異世界怖い… 作:パイン
「えっと…次はギルドに大量の備品ね…」
あの洞窟を抜けて何週間か経過した。
あの凶悪な殺人鬼からなんとか逃げおおせた僕は何とか地上に脱出。
そしたら『あなたが冒険者でなくてもダンジョンに入らない理由』(多分なんでダンジョンに入ったの!見たいなニュアンスだと思う)とギルドの職員さんに怒られて。
事情を説明すると今度は拉致されたのかと大騒ぎ。
結局家に帰る手段は見つからなかったけど、まぁ、これはこれで良かったと思う。
あのまま僕が僕の世界にいたとしても堕落した生活しか送れなかったかもしれないし、仮面ライダービルドの力で人々の役に立てるのは1ファンとしてとても喜ばしい。
あ、言い忘れてたけど。僕は今、配達員としてオラリオ中を飛び回っているんだ。
ギルド職員さん…エイナさんの紹介で。
お陰で住む場所や食べ物に困らずに済んだよ…。
感謝あるのみ。
しかし、相変わらず言語はスマホフルボトルがないとわけがわからない。
いや使ってても訳わかんない時あるけどね。
まるで再翻訳したみたいな文法だもの。
「到着っと…」
考えているうちに到着したようだ。
『魔法使いフルボトル』と『UFOフルボトル』の二つのボトルの掛け合わせにより、移動と収納を兼ね備えた円盤からおりて荷物を取り出す。
…兵器だなんだ言われてた仮面ライダービルドの力をこんな風に使える日が来るとはなぁ〜。
(そうだよ…こういうのでいいんだよ仮面ライダーってのは。争いがない時はこうやって人々の役に立つのが一番なんだよなぁ…)

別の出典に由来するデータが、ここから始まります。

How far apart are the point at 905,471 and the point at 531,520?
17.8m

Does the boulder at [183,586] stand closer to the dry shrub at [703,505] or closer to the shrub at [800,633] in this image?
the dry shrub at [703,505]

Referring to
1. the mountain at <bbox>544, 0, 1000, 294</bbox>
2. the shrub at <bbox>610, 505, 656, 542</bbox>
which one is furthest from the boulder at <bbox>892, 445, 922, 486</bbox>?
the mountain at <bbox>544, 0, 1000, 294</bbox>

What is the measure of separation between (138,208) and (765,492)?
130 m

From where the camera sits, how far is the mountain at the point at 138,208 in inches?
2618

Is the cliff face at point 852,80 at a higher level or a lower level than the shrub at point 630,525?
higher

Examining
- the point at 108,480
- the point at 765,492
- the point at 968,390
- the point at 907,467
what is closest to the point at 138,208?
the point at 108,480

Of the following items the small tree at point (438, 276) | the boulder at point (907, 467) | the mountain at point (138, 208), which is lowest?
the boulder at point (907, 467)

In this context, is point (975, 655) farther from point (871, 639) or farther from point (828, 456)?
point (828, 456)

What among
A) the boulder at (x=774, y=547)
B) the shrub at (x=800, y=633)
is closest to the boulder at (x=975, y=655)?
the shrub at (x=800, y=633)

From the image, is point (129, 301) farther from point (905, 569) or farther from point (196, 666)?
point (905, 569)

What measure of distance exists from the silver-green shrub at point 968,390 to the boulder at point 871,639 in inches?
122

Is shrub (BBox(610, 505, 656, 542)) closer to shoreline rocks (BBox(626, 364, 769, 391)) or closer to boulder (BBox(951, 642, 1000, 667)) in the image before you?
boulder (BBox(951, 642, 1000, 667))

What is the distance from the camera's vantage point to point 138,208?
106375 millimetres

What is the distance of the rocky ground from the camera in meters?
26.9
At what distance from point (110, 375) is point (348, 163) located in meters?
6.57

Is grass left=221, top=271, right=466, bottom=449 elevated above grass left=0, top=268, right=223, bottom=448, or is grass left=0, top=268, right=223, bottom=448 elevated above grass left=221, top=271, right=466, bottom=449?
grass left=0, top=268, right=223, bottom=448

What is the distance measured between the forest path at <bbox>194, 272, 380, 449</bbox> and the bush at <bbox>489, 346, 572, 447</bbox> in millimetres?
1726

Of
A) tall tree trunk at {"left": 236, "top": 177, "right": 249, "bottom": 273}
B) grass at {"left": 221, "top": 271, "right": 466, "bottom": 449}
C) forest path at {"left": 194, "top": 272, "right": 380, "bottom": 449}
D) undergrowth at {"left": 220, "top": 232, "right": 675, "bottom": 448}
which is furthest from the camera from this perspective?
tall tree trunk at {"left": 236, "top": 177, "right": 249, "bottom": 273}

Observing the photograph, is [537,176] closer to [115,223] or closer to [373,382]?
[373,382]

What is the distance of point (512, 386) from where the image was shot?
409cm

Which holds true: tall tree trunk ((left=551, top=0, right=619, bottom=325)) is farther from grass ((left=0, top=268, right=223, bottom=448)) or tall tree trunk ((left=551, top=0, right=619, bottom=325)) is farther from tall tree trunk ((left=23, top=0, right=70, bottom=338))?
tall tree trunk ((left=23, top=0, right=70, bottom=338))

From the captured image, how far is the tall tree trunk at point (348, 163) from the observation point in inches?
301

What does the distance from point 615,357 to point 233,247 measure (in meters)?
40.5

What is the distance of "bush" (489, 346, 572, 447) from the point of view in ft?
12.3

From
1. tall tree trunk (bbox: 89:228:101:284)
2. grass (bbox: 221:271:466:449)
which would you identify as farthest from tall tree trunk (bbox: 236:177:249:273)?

そんなことを考えつつもUFOフルボトルをスマホフルボトルと取り替える。
『スマホ!』
『〜Are You Ready?』
『〜♪』
無機物側がスマホに変わったことを確認した後に、荷物を抱えてギルドにお邪魔した。
☆☆☆☆
「失礼しまーす。備品お届けにあがりましたー」
「あ、佐藤さん。いつもありがとう」
「いえいえ、こちらこそいつもお世話になってます。…今回の品物は、インクなどの液体が多いので気をつけて。あ、サインお願いします……はい、ありがとうございました」
「ええ、ありがとうございます」
サインしてもらった紙を受け取り、一礼をしてからギルドを後にする。
…ふぅ、何事もなくてよかった。
最初は仮面ライダーの鎧を装着出来ることが原因で色々と勘繰られたりしたものだけど…今やただの空飛ぶ配達お兄さん。
危ないことや戦闘は一切してないからね。
やっぱり積み重ねって大事ですわ。
それに、街の人達も僕があまり喋れないことを知ってからは簡単な挨拶程度に済ませてくれているのもありがたい。
無駄な勘違いばかりするのは時間の無駄だからね。
「さてと…次の配達……えっ、なにあれ」
真っ黒な煙がムクムクと上がっている。
「火事…」
いや、それにしてはここからかでも聞こえるほどの爆音が続いている。
もしかして冒険家さん達がケンカしているとか…?
だとしたらなんてはた迷惑な…。
…でも異世界の人達の派手な戦闘ってまだみたことないんだよね。
「…………うん、空から覗き見るくらいなら問題ないでしょ」
『タカ!』
『〜Are You Ready?』
『〜♪』
有機物側をタカに切り替え、空中に飛び立つ。
UFOフルボトルだと円盤に荷物入れてるから、万が一墜落しようものなら大変なことになるからね。
今回は使わない。
(さて、どんなミラクルが見られるのかな?)
ワクワクする僕の心に共鳴するかのようにバッサバッサと羽が暴れる。
なのに空は普通に飛べるのだからビルドのサポートはすごい。
…そんなことを考えながら、僕は高みの見物をするべく戦場へと足を運んだのだった。
好評だったら続く。
『あ、佐藤君。いつもありがとうね。
なんで冒険者でもないのにダンジョンに入ったの!?
うん、こちらこそありがとうございました。